Steel sculpture in Dunbar, Scotland

The Dunbear is a five-metre-high steel sculpture of a brown bear standing on its hind legs. The public artwork is located immediately adjacent to the A1 at Dunbear Par, Dunbar in East Lothian, Scotland. This proposed low carbon community is part of the Hallhill development and is being progressed by the landowner, Hallhill Developments Ltd. Erected in November 2019, The Dunbear is a tribute to John Muir, the Dunbar-born naturalist and conservationist. Muir is known as "Father of the National Parks" due to his role in the establishment of National Parks in the US, including Yosemite and Sequoia National Parks.

The brown bear sculpture was created by Andy Scott, the Scottish sculptor whose other public artworks include The Kelpies in Falkirk and the Beacon of Hope in Belfast.

== History ==
The name of the sculpture, The Dunbear, was chosen as the result of a competition involving local schools and named by a pupil at Dunbar Grammar School. It is a play on words of the town of "Dunbar" and the sculpture of a "bear".
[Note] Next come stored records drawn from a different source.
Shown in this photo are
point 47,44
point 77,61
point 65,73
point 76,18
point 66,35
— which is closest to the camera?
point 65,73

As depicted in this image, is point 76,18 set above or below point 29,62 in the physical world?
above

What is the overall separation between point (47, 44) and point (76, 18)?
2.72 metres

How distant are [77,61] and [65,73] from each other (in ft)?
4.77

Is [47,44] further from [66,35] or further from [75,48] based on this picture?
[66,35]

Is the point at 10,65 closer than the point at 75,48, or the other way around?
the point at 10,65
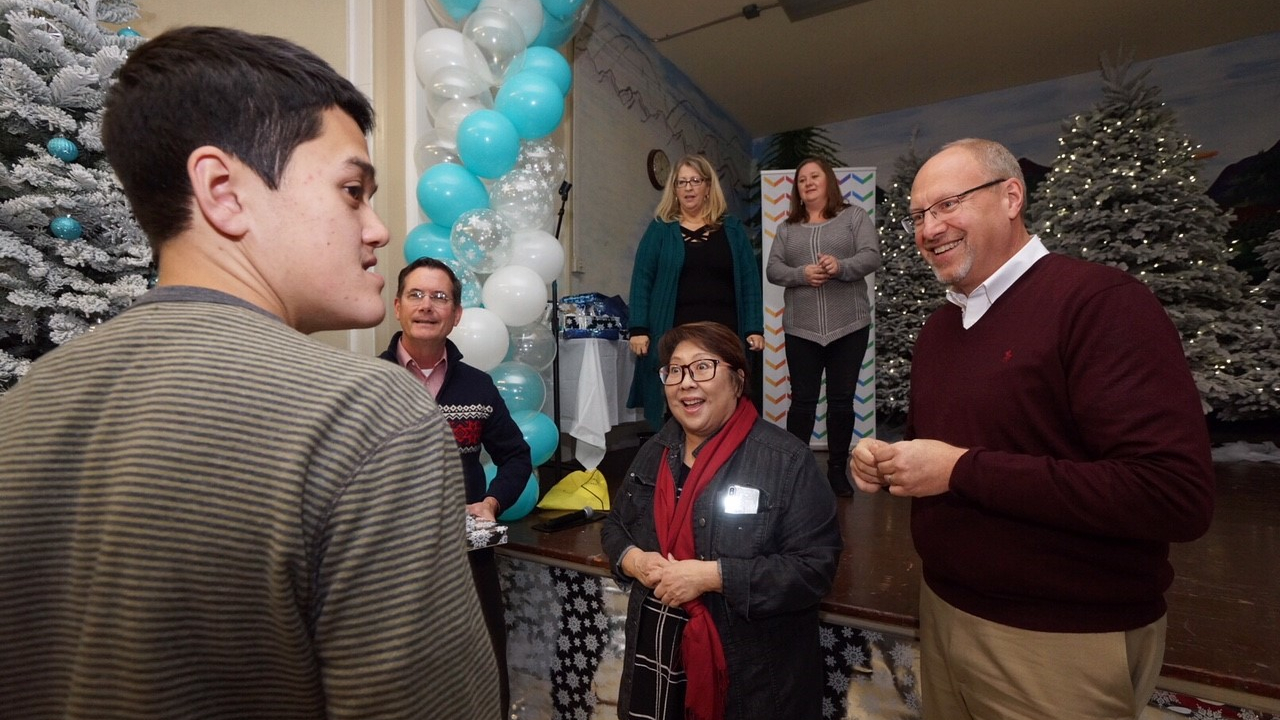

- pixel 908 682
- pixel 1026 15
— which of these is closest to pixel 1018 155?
pixel 1026 15

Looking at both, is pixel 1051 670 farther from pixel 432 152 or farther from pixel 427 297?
pixel 432 152

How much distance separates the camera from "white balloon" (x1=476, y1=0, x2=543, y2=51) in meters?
3.03

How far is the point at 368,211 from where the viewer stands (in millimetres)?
675

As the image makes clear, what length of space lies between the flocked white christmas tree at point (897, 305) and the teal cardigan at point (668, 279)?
3360 mm

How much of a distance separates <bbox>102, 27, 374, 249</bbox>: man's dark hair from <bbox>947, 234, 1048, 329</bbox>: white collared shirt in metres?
1.26

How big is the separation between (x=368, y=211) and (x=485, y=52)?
2.80m

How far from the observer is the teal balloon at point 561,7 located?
11.0ft

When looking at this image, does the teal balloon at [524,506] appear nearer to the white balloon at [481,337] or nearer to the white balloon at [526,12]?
the white balloon at [481,337]

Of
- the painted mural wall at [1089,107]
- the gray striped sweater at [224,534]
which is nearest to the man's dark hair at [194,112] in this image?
the gray striped sweater at [224,534]

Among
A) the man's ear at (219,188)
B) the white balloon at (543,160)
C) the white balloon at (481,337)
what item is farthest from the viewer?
the white balloon at (543,160)

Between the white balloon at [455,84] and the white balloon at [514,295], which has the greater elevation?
the white balloon at [455,84]

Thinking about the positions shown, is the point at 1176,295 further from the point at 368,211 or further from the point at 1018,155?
the point at 368,211

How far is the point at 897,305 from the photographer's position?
600 cm

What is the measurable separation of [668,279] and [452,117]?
1.31 m
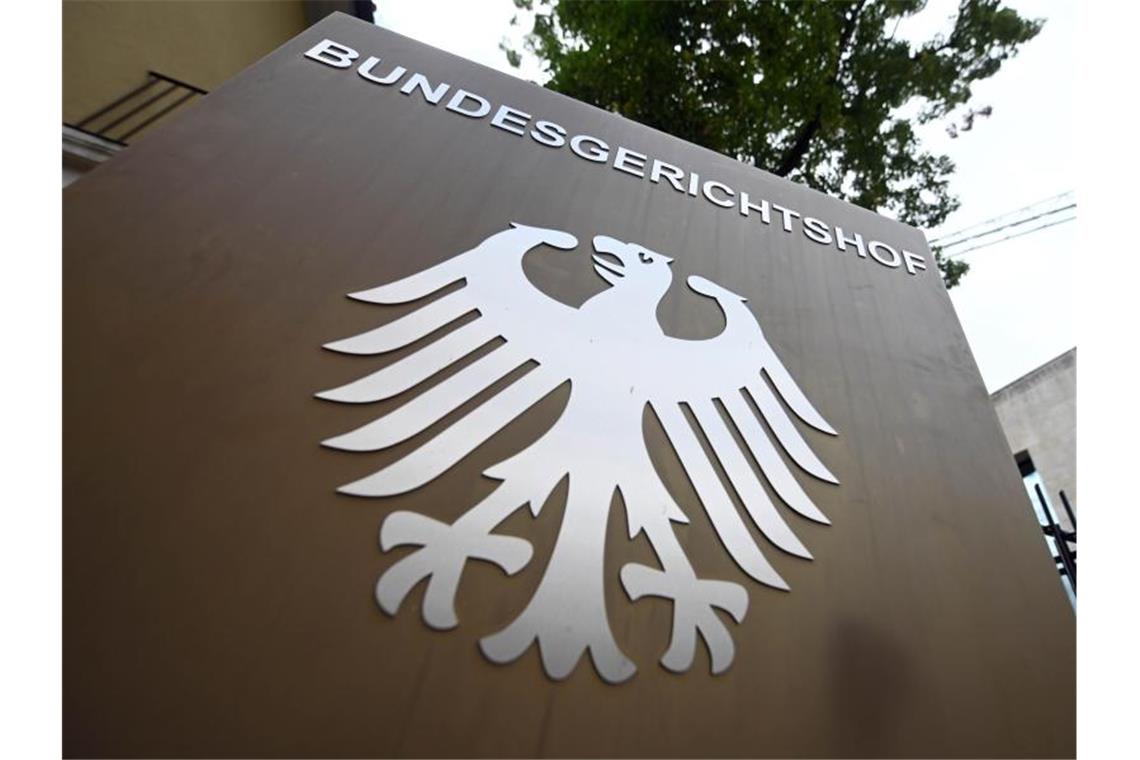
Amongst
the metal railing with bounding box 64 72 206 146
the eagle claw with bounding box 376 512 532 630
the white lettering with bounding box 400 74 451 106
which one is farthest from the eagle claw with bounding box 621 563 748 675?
the metal railing with bounding box 64 72 206 146

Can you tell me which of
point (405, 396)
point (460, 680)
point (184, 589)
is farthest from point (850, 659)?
point (184, 589)

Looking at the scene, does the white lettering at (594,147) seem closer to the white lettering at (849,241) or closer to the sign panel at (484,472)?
the sign panel at (484,472)

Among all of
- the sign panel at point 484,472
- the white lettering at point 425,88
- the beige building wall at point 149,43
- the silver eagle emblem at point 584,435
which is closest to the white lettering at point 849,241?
the sign panel at point 484,472

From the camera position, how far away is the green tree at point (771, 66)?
6742 mm

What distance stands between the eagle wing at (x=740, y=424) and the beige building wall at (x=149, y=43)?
450cm

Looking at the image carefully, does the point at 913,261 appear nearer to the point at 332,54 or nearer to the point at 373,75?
the point at 373,75

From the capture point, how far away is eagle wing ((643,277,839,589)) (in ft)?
7.79

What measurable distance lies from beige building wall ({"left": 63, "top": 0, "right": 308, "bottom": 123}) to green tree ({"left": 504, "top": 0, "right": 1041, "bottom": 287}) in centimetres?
325

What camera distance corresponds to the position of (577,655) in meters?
1.89

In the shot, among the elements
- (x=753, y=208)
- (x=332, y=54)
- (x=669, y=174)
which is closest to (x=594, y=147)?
(x=669, y=174)

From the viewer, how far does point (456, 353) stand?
2.38 meters

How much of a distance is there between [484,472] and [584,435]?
0.44 meters

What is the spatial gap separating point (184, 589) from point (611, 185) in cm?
272

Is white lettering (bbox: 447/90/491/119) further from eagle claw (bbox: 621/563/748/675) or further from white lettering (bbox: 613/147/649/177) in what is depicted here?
eagle claw (bbox: 621/563/748/675)
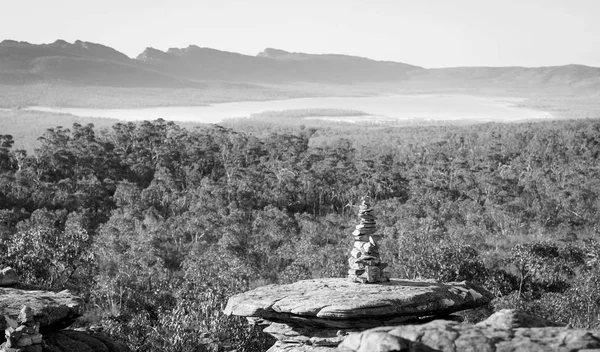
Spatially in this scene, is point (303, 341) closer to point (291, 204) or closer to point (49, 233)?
point (49, 233)

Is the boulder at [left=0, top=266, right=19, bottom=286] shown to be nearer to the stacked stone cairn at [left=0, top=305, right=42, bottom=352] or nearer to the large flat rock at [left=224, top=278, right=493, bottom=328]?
the stacked stone cairn at [left=0, top=305, right=42, bottom=352]

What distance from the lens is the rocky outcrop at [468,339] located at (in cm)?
1518

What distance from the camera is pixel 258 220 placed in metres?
79.2

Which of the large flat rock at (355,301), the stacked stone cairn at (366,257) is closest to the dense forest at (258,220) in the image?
the large flat rock at (355,301)

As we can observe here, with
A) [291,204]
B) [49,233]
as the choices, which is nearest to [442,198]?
[291,204]

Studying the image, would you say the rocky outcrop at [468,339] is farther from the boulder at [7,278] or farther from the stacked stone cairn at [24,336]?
the boulder at [7,278]

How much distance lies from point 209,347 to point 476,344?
82.9 feet

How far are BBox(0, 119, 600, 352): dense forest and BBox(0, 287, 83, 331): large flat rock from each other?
1069 centimetres

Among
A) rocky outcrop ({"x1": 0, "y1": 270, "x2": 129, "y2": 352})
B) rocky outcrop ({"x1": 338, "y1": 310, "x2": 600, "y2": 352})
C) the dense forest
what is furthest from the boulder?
rocky outcrop ({"x1": 338, "y1": 310, "x2": 600, "y2": 352})

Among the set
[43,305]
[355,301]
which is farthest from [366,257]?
[43,305]

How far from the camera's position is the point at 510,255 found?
62.5m

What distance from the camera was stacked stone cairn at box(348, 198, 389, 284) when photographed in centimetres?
2767

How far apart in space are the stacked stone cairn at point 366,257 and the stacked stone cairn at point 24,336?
10.9 metres

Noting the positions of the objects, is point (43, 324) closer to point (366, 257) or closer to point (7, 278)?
point (7, 278)
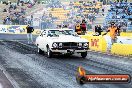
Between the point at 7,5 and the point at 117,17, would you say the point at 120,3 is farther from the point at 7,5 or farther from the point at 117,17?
the point at 7,5

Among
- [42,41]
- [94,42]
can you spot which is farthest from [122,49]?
[42,41]

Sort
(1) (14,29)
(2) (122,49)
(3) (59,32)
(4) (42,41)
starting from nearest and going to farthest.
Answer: (3) (59,32)
(4) (42,41)
(2) (122,49)
(1) (14,29)

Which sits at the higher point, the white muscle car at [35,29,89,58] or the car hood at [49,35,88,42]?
the car hood at [49,35,88,42]

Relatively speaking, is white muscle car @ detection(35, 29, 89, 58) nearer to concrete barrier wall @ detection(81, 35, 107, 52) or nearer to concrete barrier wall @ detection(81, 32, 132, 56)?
concrete barrier wall @ detection(81, 32, 132, 56)

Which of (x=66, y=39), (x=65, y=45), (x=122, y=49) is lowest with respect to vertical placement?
(x=122, y=49)

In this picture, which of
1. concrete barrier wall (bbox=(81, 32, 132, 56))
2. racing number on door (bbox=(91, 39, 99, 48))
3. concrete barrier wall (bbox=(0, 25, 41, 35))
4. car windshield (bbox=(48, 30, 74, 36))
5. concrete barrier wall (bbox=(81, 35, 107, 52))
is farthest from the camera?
concrete barrier wall (bbox=(0, 25, 41, 35))

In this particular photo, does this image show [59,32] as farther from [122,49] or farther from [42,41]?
[122,49]

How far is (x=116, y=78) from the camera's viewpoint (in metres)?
3.87

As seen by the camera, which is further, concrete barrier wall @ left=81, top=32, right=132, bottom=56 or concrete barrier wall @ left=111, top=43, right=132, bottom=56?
concrete barrier wall @ left=81, top=32, right=132, bottom=56

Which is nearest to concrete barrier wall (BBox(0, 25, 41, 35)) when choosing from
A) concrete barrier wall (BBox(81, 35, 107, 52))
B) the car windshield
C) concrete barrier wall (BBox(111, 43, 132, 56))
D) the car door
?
concrete barrier wall (BBox(81, 35, 107, 52))

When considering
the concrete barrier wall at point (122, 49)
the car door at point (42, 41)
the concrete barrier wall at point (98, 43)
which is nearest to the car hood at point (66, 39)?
the car door at point (42, 41)

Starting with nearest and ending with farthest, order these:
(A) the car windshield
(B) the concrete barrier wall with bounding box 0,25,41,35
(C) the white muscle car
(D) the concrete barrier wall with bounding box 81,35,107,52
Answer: (C) the white muscle car < (A) the car windshield < (D) the concrete barrier wall with bounding box 81,35,107,52 < (B) the concrete barrier wall with bounding box 0,25,41,35

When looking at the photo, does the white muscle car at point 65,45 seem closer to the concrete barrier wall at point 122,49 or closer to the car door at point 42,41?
the car door at point 42,41

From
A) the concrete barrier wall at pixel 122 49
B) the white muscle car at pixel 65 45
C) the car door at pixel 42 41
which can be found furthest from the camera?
the concrete barrier wall at pixel 122 49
The brown bear was chosen to symbolise the role that John Muir played in establishing National Parks in the USA. These included Yosemite and Sequoia National Parks, and through the creation of these certain species such as the brown bear have survived and thrived.

According to the sculptor, Andy Scott, The Dunbear "is a symbol of the wilderness John Muir was such a passionate advocate of and is testament to his incredible desire to protect the natural environment". He hopes it "will provide an opportunity to enlighten people about the man and his work".

Planning permission for The Dunbear was granted in October 2018 and it was erected in November 2019. It was unveiled by the sculptor, Andy Scott, children from Dunbar Primary School and local dignitaries.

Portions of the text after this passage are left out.